Still no update in Southern California this morning. Tried forcing a software download for my HR20-700, but got the 18A version again.

Guess D* has changed the West to East rollout sequence to something else.

Bill


----------



## Earl Bonovich (Nov 15, 2005)

billsharpe said:


> Still no update in Southern California this morning. Tried forcing a software download for my HR20-700, but got the 18A version again.
> 
> Guess D* has changed the West to East rollout sequence to something else.
> 
> Bill


For the umpteenth time... don't try to force the download... will do you no good... you will get the software with 15-60 minutes of your area being activated for it...

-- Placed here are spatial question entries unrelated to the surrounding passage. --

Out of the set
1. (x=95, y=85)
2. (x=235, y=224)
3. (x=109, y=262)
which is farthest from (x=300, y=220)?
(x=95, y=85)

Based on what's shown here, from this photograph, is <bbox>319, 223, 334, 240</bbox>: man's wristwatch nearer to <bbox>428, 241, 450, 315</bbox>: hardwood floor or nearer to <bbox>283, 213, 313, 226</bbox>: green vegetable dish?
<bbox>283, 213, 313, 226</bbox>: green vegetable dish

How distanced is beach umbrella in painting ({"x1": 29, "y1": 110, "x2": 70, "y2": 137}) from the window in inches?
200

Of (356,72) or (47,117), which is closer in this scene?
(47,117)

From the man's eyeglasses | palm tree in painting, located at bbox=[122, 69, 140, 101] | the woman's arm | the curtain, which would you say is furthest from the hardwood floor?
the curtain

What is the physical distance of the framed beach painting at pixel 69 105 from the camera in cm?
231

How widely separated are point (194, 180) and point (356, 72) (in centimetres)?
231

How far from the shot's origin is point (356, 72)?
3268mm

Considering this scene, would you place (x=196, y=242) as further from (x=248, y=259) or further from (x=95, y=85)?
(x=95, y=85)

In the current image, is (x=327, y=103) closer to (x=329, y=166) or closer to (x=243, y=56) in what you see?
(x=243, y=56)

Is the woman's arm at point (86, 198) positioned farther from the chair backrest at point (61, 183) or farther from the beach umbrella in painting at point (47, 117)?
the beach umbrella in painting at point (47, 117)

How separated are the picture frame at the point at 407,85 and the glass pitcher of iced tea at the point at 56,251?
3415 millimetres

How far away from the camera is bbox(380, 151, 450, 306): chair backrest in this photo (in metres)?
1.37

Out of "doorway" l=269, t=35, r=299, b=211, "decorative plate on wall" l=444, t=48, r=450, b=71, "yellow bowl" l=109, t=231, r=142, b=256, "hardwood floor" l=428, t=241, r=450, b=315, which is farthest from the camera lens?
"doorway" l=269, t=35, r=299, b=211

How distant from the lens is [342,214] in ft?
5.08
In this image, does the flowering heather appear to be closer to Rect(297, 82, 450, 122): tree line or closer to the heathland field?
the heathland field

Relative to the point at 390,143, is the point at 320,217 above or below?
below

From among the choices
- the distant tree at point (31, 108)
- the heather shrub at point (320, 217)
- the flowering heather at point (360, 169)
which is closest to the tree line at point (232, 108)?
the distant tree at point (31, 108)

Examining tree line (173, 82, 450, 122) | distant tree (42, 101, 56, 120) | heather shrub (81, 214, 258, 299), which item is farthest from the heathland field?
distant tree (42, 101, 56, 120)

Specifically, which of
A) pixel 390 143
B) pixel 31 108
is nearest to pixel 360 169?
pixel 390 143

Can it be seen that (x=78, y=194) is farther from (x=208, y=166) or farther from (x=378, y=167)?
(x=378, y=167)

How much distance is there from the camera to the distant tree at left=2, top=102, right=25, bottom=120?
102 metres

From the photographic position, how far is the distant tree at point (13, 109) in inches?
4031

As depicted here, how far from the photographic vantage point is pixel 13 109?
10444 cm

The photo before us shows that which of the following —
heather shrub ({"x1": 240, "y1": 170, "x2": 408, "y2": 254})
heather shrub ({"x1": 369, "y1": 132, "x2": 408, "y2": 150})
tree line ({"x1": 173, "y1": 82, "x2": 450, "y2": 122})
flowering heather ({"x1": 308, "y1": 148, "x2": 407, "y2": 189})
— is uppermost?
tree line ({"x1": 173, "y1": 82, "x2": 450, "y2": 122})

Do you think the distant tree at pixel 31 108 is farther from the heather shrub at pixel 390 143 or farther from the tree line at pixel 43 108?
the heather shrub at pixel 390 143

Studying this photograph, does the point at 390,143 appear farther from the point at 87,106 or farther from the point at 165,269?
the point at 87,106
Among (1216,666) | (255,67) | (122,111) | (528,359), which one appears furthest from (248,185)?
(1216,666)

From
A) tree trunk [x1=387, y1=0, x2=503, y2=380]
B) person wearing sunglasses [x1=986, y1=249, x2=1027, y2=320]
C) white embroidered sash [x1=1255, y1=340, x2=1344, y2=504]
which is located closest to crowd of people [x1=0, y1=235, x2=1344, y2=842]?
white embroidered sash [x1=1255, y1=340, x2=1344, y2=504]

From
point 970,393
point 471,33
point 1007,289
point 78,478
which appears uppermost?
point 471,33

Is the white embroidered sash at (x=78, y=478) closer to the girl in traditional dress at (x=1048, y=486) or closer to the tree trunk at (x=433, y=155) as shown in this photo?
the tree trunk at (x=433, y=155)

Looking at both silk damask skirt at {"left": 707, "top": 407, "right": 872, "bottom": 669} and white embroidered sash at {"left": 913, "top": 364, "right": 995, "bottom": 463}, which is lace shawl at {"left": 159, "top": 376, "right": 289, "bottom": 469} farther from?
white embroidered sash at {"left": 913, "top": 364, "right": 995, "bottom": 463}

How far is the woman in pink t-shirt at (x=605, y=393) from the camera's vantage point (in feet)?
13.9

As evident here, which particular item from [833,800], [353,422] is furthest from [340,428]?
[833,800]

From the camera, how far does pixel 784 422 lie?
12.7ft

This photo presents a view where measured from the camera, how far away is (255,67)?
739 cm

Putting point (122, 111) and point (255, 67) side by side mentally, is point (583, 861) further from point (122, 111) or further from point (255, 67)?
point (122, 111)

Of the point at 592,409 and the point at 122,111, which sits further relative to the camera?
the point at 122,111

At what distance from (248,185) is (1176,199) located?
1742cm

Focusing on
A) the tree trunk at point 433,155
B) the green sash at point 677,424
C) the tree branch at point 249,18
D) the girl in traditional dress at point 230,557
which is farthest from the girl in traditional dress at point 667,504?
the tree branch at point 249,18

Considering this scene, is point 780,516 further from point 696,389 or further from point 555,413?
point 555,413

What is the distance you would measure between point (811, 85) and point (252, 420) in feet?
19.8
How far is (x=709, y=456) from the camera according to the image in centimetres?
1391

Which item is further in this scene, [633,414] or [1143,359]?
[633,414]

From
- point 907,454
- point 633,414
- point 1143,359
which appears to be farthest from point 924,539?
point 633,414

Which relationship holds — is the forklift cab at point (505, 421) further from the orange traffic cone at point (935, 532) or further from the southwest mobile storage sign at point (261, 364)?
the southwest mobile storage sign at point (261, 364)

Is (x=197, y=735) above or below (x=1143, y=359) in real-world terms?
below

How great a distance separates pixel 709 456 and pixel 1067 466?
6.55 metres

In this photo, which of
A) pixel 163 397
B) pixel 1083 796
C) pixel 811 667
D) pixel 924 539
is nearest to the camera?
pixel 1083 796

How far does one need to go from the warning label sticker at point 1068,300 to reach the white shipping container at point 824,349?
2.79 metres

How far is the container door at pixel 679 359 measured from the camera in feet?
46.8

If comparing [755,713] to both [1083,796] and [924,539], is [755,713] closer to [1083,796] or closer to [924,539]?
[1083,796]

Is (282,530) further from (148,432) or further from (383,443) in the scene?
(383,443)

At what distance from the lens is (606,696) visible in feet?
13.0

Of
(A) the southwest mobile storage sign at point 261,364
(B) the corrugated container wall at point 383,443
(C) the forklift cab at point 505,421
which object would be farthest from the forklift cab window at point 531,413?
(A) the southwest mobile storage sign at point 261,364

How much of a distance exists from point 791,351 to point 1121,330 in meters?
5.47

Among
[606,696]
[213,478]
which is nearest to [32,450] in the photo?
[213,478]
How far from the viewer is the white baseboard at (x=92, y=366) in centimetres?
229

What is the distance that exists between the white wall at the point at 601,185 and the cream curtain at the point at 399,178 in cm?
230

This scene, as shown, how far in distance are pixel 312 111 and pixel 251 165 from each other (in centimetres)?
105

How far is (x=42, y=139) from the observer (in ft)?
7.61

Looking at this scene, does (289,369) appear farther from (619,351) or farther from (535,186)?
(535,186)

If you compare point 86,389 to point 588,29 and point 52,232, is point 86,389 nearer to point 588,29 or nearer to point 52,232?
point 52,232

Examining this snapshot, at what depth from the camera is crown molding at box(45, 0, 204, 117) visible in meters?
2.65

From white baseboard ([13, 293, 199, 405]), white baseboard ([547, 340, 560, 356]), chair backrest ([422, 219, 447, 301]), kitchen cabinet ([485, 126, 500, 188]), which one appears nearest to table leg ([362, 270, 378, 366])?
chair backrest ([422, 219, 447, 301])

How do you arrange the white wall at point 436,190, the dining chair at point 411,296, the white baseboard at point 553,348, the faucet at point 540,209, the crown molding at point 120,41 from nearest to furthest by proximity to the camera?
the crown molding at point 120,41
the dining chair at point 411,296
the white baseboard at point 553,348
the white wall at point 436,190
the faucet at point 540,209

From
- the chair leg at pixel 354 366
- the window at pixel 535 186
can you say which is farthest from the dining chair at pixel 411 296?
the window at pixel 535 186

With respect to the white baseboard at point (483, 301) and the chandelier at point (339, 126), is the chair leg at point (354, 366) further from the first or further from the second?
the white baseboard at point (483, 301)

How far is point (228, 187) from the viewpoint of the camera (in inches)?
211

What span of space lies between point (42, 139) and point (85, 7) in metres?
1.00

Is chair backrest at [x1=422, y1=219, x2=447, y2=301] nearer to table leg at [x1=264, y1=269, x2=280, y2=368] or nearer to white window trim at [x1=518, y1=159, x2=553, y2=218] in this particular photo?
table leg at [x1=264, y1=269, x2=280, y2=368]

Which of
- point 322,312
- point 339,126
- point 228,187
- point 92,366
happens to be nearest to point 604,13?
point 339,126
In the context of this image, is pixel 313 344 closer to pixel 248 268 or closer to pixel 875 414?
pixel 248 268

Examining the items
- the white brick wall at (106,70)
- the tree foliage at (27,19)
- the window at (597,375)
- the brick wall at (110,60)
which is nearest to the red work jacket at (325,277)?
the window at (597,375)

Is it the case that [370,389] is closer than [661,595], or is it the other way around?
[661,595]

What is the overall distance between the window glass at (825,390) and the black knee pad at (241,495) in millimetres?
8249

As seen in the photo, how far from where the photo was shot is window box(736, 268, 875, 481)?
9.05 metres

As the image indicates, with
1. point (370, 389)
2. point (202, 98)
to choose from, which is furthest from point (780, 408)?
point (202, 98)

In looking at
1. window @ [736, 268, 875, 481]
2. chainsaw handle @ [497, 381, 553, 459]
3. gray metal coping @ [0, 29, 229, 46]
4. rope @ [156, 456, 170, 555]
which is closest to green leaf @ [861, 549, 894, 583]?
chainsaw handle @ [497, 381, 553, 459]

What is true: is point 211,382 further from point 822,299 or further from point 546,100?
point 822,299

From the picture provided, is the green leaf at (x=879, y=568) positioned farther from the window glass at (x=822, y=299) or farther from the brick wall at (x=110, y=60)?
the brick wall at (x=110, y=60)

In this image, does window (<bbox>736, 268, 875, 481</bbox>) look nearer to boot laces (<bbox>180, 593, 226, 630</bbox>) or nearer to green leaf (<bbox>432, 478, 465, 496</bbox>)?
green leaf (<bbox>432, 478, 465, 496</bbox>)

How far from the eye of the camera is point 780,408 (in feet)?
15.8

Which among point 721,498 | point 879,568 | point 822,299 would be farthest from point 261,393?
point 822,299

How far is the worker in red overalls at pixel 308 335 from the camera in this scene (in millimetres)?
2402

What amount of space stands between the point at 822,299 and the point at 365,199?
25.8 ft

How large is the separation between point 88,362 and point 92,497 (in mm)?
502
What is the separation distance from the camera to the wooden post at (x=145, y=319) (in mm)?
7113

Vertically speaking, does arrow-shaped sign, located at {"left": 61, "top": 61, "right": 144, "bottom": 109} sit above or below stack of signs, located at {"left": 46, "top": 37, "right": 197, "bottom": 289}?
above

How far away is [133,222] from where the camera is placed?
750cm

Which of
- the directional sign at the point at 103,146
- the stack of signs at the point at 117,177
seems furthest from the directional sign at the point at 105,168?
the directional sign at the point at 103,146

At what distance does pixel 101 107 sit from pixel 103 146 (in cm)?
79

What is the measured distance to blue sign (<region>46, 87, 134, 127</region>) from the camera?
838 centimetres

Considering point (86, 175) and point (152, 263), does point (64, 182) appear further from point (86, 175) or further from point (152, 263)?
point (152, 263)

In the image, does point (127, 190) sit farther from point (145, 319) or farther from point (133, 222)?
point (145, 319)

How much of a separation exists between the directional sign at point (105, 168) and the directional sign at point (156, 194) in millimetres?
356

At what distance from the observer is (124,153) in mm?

If you don't have it when you wake up... you probable won't have it that day, as the "areas" grown during the evenings.


----------



## stevecon (Sep 6, 2006)

I'm at 0x19 CE version from about a month ago (I'm seldom around on weekends lately). I'd like (like everyone else running an older NR or CE version) to download the latest version. What is the best way to go about it? I believe my HR20-700 running a CE version will *not* automatically download the latest NR version unless forced.

Thanks.


----------



## MartyS (Dec 29, 2006)

stevecon said:


> I'm at 0x19 CE version from about a month ago (I'm seldom around on weekends lately). I'd like (like everyone else running an older NR or CE version) to download the latest version. What is the best way to go about it? I believe my HR20-700 running a CE version will *not* automatically download the latest NR version unless forced.
> 
> Thanks.


It will download the NR as long as the NR is a higher (i.e. newer) version than the box is running. SO all you need to do is wait for the NR on 0x1B4 to reach your HR20-700.


----------



## Lord Vader (Sep 20, 2004)

billsharpe said:


> Still no update in Southern California this morning. Tried forcing a software download for my HR20-700, but got the 18A version again.
> 
> Guess D* has changed the West to East rollout sequence to something else.
> 
> Bill


Just download the CE version tonight, then, and be done with it.


----------



## stevecon (Sep 6, 2006)

MartyS said:


> It will download the NR as long as the NR is a higher (i.e. newer) version than the box is running. SO all you need to do is wait for the NR on 0x1B4 to reach your HR20-700.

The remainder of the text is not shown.